Tutto è partito la notte dell’8 agosto. I migranti volevano festeggiare il Bairam, la festa della rottura del digiuno durante il Ramadan. La polizia aveva loro accordato di restare in cortile, salvo poi intimare ai trattenuti di entrare nelle celle. È la miccia che innesca gli scontri: la polizia comincia a lanciare i lacrimogeni, i migranti salgono sul tetto per cercare di comunicare con l’esterno. “Puntualmente interpellati – continua l’esposto – i rappresentanti della Questura e della Prefettura di Gorizia non negavano i fatti avvenuti ma ne minimizzavano la gravità, qualificando quanto occorso come una “banale colluttazione”; nessuna parola veniva spesa sul lancio di lacrimogeni Cs, nonostante l’On. Pellegrino avesse con sé i bossoli che ne testimoniavano incontrovertibilmente l’utilizzo”.

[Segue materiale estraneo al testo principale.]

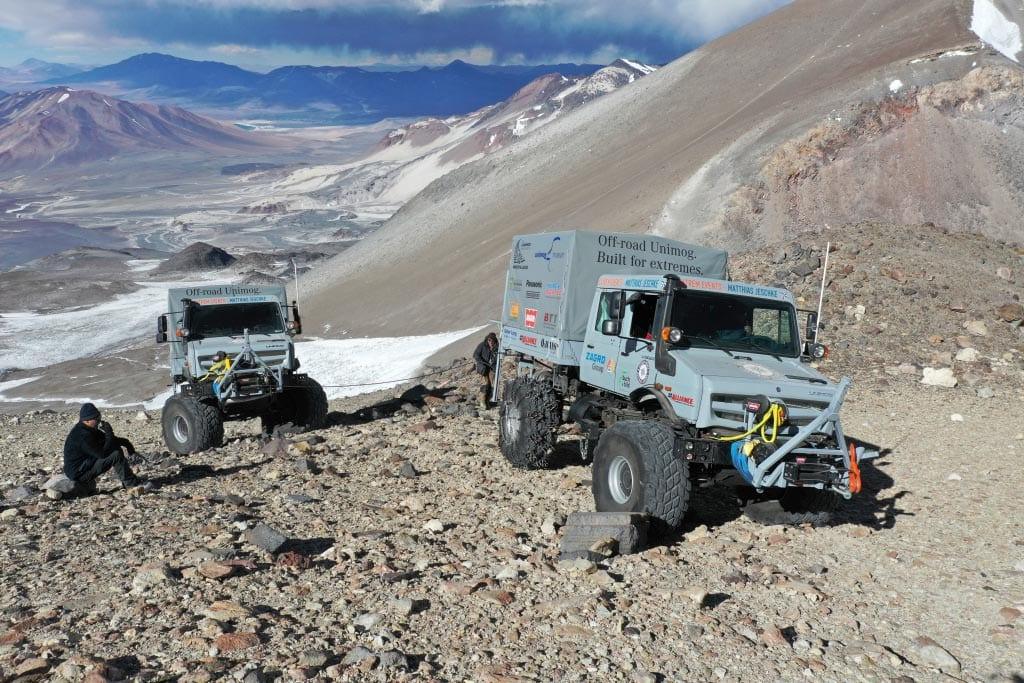 Mercedes Unimogs set altitude record on volcano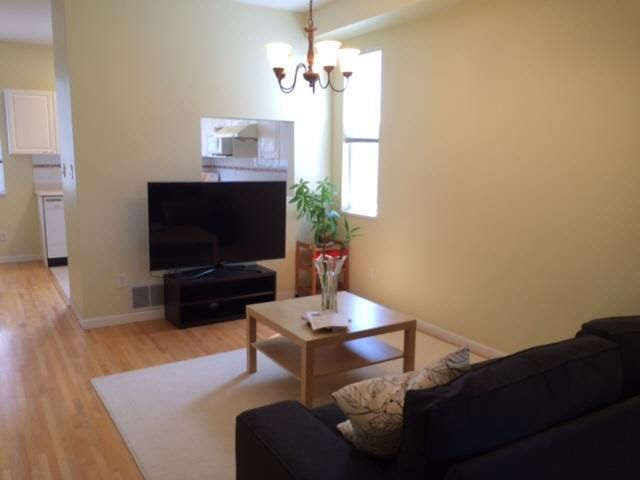"""Photo 3: Photos: 3 6833 LIVINGSTONE Place in Richmond: Granville Townhouse for sale in """"GRANVILLE PARK"""" : MLS®# V1136341"""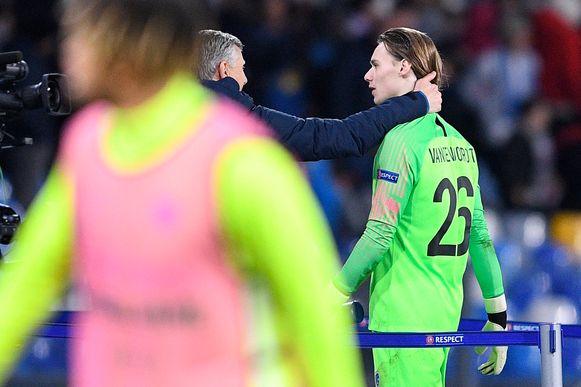De Genkse doelmannentrainer Guy Martens ontfermt zich over Vandevoordt.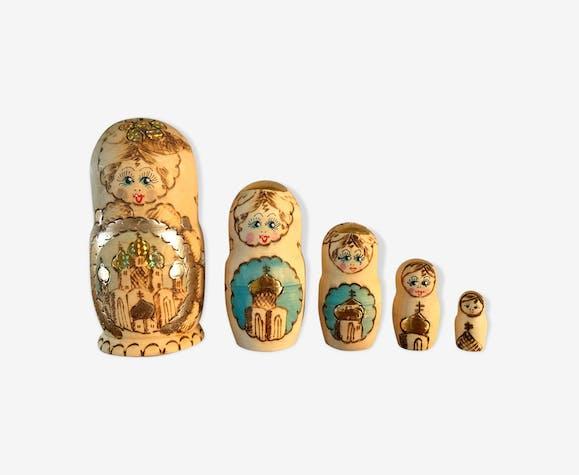 Poupée russe Matriochkas bois naturel et doré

Le associazioni hanno anche denunciato l’abuso di psicofarmaci somministrati ai trattenuti all’interno del Cie e Gianni Cavallini, dirigente del Dipartimento di Prevenzione dell’Azienda sanitaria Isontina, in una relazione del 14 agosto 2013 scrive che il Cie “non possiede al momento i requisiti strutturali e funzionali per accogliere ospiti; considerato, peraltro, il rischio di malattie infettive e/o contagiose, si ritiene che proprio il mancato efficiente ricambio d’aria rappresenti un importante fattore di rischio di contaminazione e propagazione di tali patologie”.